For some reason, he looked bigger, more threatening than before. Maybe it was the clarity of his voice, the pause between words as he carefully articulated each syllable. Joseph was no longer desperate or frustrated. His behavior was deliberate. Calculated. Either way, it had me backing into the wall out of his reach.
He didn’t head toward Luke or Mike—he came straight at me. But he didn’t get more than a half-step in my direction before Luke snapped, the fine thread of control he’d been holding onto breaking as he let loose with a violent string of curses.

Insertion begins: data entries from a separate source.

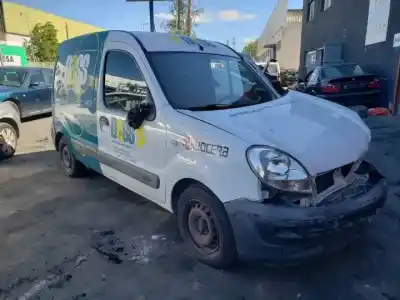 Здавання транспортного засобу renault kangoo i (f/kc0) k9k716 року 2003 потужний 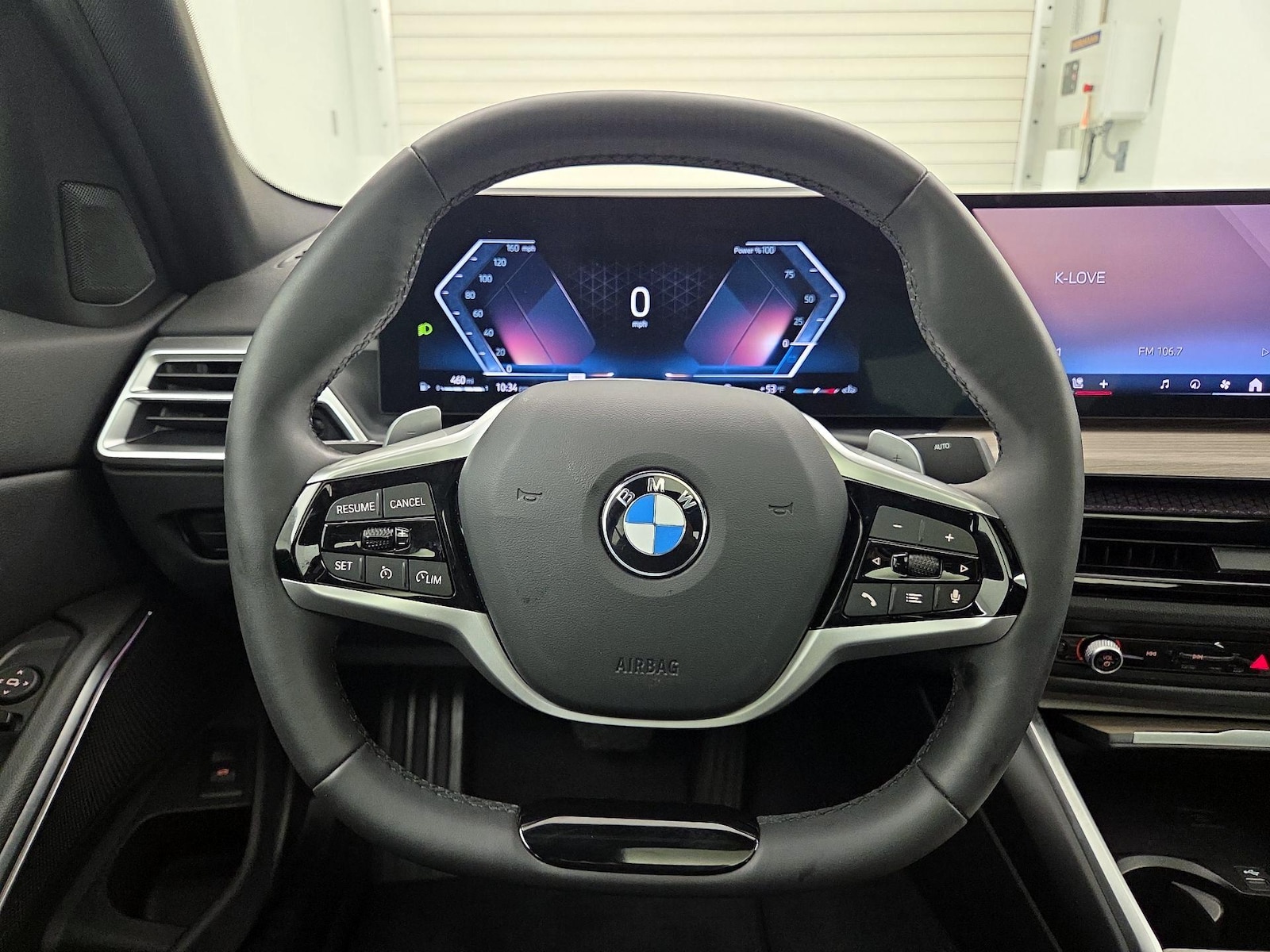 Lane Departure Warning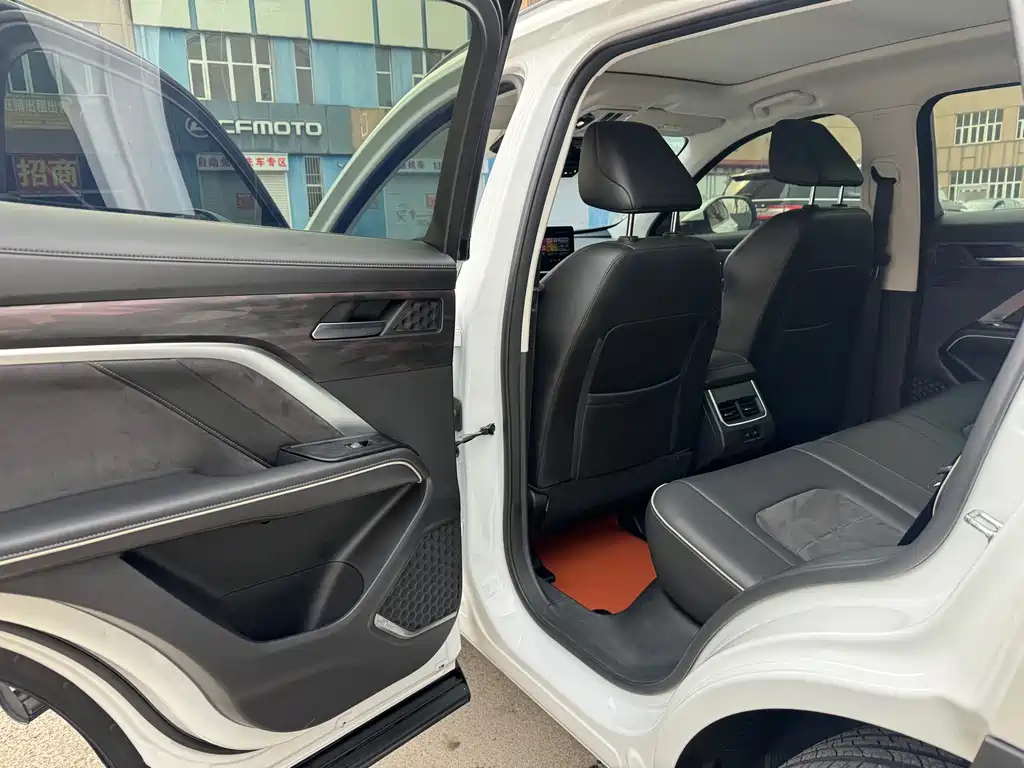 Haval Haval H6 2021 Guochao Edition 1.5T Automatic Champion Edition 2022 - thumbnail 8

“You don’t touch her!” he screamed, lunging at Joseph. He hit him square in the chest, his hands going for Joseph’s throat.
I don’t know whether it was Luke’s intention or just the sheer force of his weight, but he slammed Joseph into the door and it flew open, both of them stumbling out.

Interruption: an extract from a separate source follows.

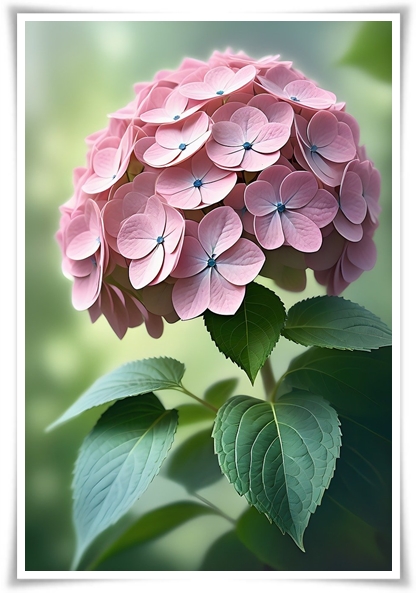 &quot;수국&quot; 여름의 아름다움을 한껏 품은 매력적인 꽃!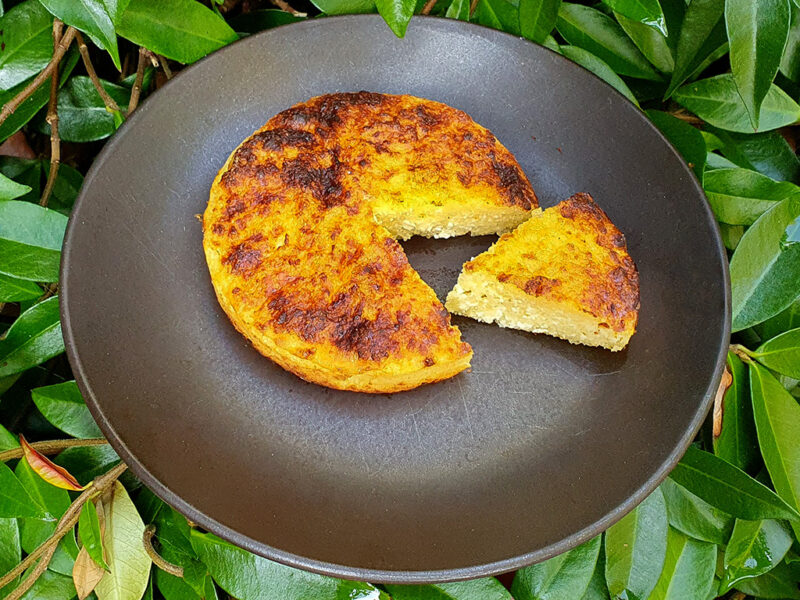 Mini Vanilla Cheesecakes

“Luke!” I screamed and ran after them, skidding to a stop as the sunlight blinded me.
A shadow of movement to my left caught my eye, the low growl of an unfamiliar voice breaking through the chaos. I vaguely registered Mike screaming, yelling at me to run.

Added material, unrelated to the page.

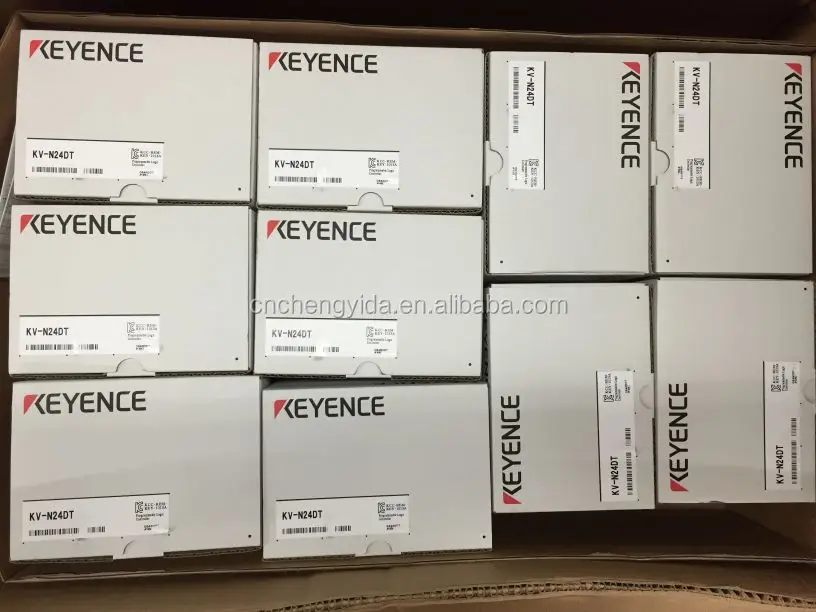 新原装Plc 可编程逻辑控制器Keyence Kv-n14at - Buy Keyence Kv-n14at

A loud crack echoed through my mind, and I wondered if the ringing in my ears had anything to do with the dull pain creeping across the back of my head. My world spun, Luke’s face going in and out of focus as I felt my cheek melting into the cold, wet ground.
The last thing I remembered, the last thing I heard, was Luke’s voice and my name all muddled together into one ear-piercing jumble of words. Then everything went dark.
FOURTEEN
I swung my head to the left, trying uselessly to clear the sound that was dragging me back from the peaceful darkness. The rhythmic dripping of water echoed through the room, keeping me marginally aware when all I wanted to do was slip back into blissful unawareness. Something cool and damp slipped across my forehead. I tried to swipe it away, but my hands were too heavy to lift. Eventually, I gave in and let my head fall forward.
My stomach clenched with the movement. I forced my head up and searched the room for a focal point, something to concentrate on until my world stopped spinning. I found it—a small crack in the wall at the far corner of the room. That tiny spot became my anchor, and I used every ounce of energy I could muster to simply keep it in my sights.
I stayed still, a deep haze blanketing my mind. The corner of the room shifted in and out of focus, shadows of light dancing behind my eyelids each time they drifted closed. Blinking long and hard, I concentrated on that spot again, began to process the rough outlines of a cinderblock wall. I blinked again, and the whole wall came into view. With that came a flood of thoughts. All scattered. All useless.
It hurt to think, the mere effort driving me to the brink of tears. Gasping for breath, I squeezed my eyes shut as the pain flared through the back of my head. It lanced through my skull like a hot poker. Moisture seeped across my scalp and trickled down my neck. I harnessed what little strength I had and attempted to bring my hand to my head in hopes of dulling the pain, but I couldn’t. My hand wouldn’t move.
“What the … ?” I peered through the darkness at my hands. They were strapped down. Thin white plastic was laced around my wrists, tethering me to a chair. I did what came naturally; I jerked against the restraints, ignoring the pain as they dug deeper into my skin.